Illinois Is About to Rewrite Local Zoning. Here’s What HB 5626 Means for Your Neighborhood.

Most homeowners in Lake County have no idea this is happening, and that’s a problem — because if it passes, it changes what can be built next door to you.

In February, Governor Pritzker introduced HB 5626, the centerpiece of his BUILD plan (Building Up Illinois Developments). The bill is currently moving through Senate hearings. If passed this session, it goes into effect January 1, 2027.

Here’s the part nobody’s talking about clearly:

HB 5626 is the largest preemption of local zoning authority Illinois has considered since home rule was established in the 1970 Constitution.

What the Bill Actually Does

In plain terms: local governments would lose almost all regulatory control over residential developments of eight units or fewer.

That means a developer could build a duplex, triplex, fourplex, or up to an eight-unit building on most residentially zoned lots — by right — regardless of what your village or township currently allows. Minimum parking requirements would be capped or eliminated. Bulk, height, and lot size requirements would be standardized statewide.

Cities and villages keep some authority over larger developments, but for the small and mid-density stuff that actually shapes how a neighborhood looks and feels, the state takes over.

The Fight Over It

The Illinois Municipal League, which represents 1,294 cities, villages, and towns, has formally opposed it. They’ve introduced a counter-proposal called the REAL Housing Act, which keeps zoning local and instead targets cost drivers like permit delays and impact fees.

Illinois Realtors has publicly opposed REAL and backs BUILD.

Pritzker’s office is firm: a coordinated, statewide approach is the only way to address the affordability crisis. Local control, they argue, is what got us here.

Both sides are partially right. Local zoning has restricted housing supply for decades. But statewide preemption is a significant tradeoff — and one most homeowners aren’t aware they’re being asked to make.

What It Means for You

If you own a home in Lake or McHenry County, here’s the honest read:

If HB 5626 passes as written, your neighbor’s single-family lot could become a fourplex without village approval. That cuts both ways. More density typically softens lot values for existing single-family homes in the short term, but it can also drive up underlying land values. In tight markets like Libertyville, Mundelein, Lake Forest, and Long Grove — places where land is the constraint — the math gets interesting.

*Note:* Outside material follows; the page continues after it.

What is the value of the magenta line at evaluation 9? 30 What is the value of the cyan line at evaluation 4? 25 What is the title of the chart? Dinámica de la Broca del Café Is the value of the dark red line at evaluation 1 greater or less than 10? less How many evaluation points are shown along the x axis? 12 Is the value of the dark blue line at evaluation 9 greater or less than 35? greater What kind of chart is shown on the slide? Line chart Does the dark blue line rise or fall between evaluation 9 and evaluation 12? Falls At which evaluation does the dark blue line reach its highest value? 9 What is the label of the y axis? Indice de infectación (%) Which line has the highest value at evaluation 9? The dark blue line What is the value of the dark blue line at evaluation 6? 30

If you’re considering selling in the next 18 months, this is a non-issue for you. The earliest effective date is January 2027, and the bill will almost certainly be amended before passage.

If you’re a long-term hold owner, this is worth tracking. Communities respond differently, and the value of your home is going to depend on what your specific village pushes back on, what gets carved out, and what gets through.

What to Watch

The Illinois spring legislative session is the window. If BUILD passes, it will likely be a compromised version — fewer preemptions, more local input, longer phase-in periods. If it fails this session, it’ll be back next year in some form. The pressure on housing supply isn’t going away.